#### Text passage
##############################

So for the past 22 years in which he has studied harpsichord and organ, Lehman
has always tuned keyboards based on the pieces he would play, which at times
limited the repertoire he could perform within the same concert since the different
temperaments are preferred for different pieces.
For Lehman, and thousands of other keyboard musicians, the need has persisted
to discover a method of tuning that would work equally well and yet
differently for all scales and chords. "None of the tunings I
had studied and tried on the harpsichord worked right for all of Bach's
music. And the reference books said it couldn't be figured out, or else
somebody would have done it already," he said. "But music shouldn't
sound either boring or randomly out of tune! It doesn't make much sense
that Bach would write music that sounds bad, on purpose."
As it turns out, Lehman's mind was perhaps more tuned to Bach's
all along than he could have known.
The rediscovery
For 250 years, hand-drawn loops that appeared atop the title page of Bach's
1722 "Well-Tempered Clavier" seemingly mere decoration
offered a key to the secret of a preferred tuning, but its subtlety disguised
its solution to the puzzle.
The flourish was not even considered as a link to Bach's temperament,
according to Lehman. "Historiography today is so firmly based on the meaning
of words. No other types of evidence are typically allowed to come to the table,
not even the sound of the music itself, because that is so difficult to put
into adequate words. During my lifetime, this particular piece of evidence has
been officially meaningless, according to the Bach research institutes,"
he said. "It's little wonder, then, that few have paid attention
to it."
Then in March 2004, Lehman received an e-mail message from a British harpsichord
and clavichord enthusiast, David Hitchin, who reported that two German researchers
suggested that the irregular line drawing might be a clue to a temperament.
But Lehman felt the temperament that the Germans were proposing didn't
make sense; some of its premises were clearly incorrect.
"Then it hit me: Bach's diagram does describe his temperament
and merely needed to be interpreted correctly," Lehman said. "Bach
wrote down the math of his tuning method here in a simple way, not by a chart
of numbers, but by drawing a picture of it. This picture tells us exactly how
the tuning should be set up, unequally, so the music in that book and his other
books sounds best."
Interestingly, Bach, unlike Lehman, hated math, and was poor at writing and
spelling. Being a musical genius, Bach knew what temperament sounded most pleasing,
but instead of recording an explanation, he simply jotted down a practical description
of his preferred temperament. He wrote this in what was, to him, a very logical
place: in a book about tuning that was part of the 37-year-old's set of
teaching materials.
Bach turned his book upside-down to draw the diagram so that when viewed right
side up, it appeared in reverse. "The different types of shapes in Bach's
drawing tell the tuner how to make the specific notes almost in tune together,
but slightly out of tune by a little amount, on purpose. This drawing is Bach's
recipe to set up all 12 of the notes exactly right. I believe that he was hiding
a family secret, by writing it upside down and making it appear unimportant,"
Lehman said.
As soon as Lehman translated Bach's 1722 drawing and tuned his own harpsichord
according to Bach's lesson on paper, "the way it sounded, so beautiful
and unexpected, made me cry. I knew I was on to something big."

##############################

#### Material provided
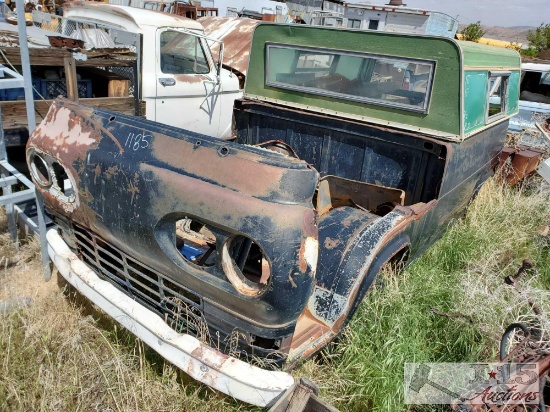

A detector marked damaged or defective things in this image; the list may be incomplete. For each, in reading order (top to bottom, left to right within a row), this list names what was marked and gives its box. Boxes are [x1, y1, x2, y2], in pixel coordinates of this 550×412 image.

##############################

#### Goals
1. According to the passage on Bach's tuning, in what month and year did Lehman receive the e-mail from David Hitchin?
2. Write out the part of the passage on Bach's tuning between "Then in March" and "to a temperament.", inclusive.

#### Results in order
1. March 2004

2.
Then in March 2004, Lehman received an e-mail message from a British harpsichord
and clavichord enthusiast, David Hitchin, who reported that two German researchers
suggested that the irregular line drawing might be a clue to a temperament.